* _Data shown_:

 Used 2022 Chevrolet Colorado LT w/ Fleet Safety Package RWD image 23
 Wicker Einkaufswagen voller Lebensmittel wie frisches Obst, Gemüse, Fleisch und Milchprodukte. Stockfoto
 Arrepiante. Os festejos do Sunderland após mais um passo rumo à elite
==
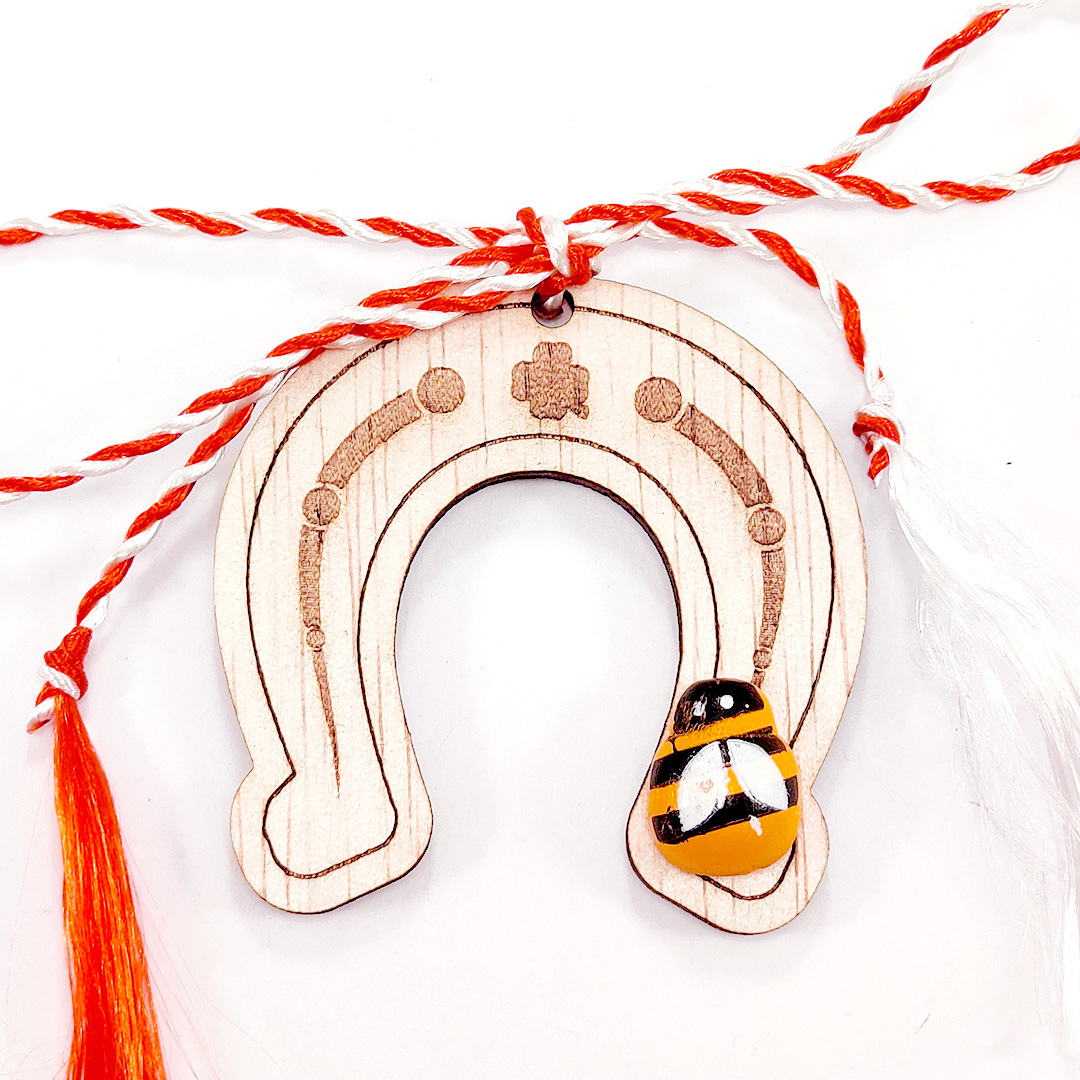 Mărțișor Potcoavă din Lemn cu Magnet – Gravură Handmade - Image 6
--
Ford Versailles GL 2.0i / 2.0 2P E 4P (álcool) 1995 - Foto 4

* _Problem to solve_:
Start with the line above that contains "Used 2022 Chevrolet" and stop after the line that contains "Arrepiante. Os festejos". Output those lines exactly, and only those.

* _Exercise result_:
 Used 2022 Chevrolet Colorado LT w/ Fleet Safety Package RWD image 23
 Wicker Einkaufswagen voller Lebensmittel wie frisches Obst, Gemüse, Fleisch und Milchprodukte. Stockfoto
 Arrepiante. Os festejos do Sunderland após mais um passo rumo à elite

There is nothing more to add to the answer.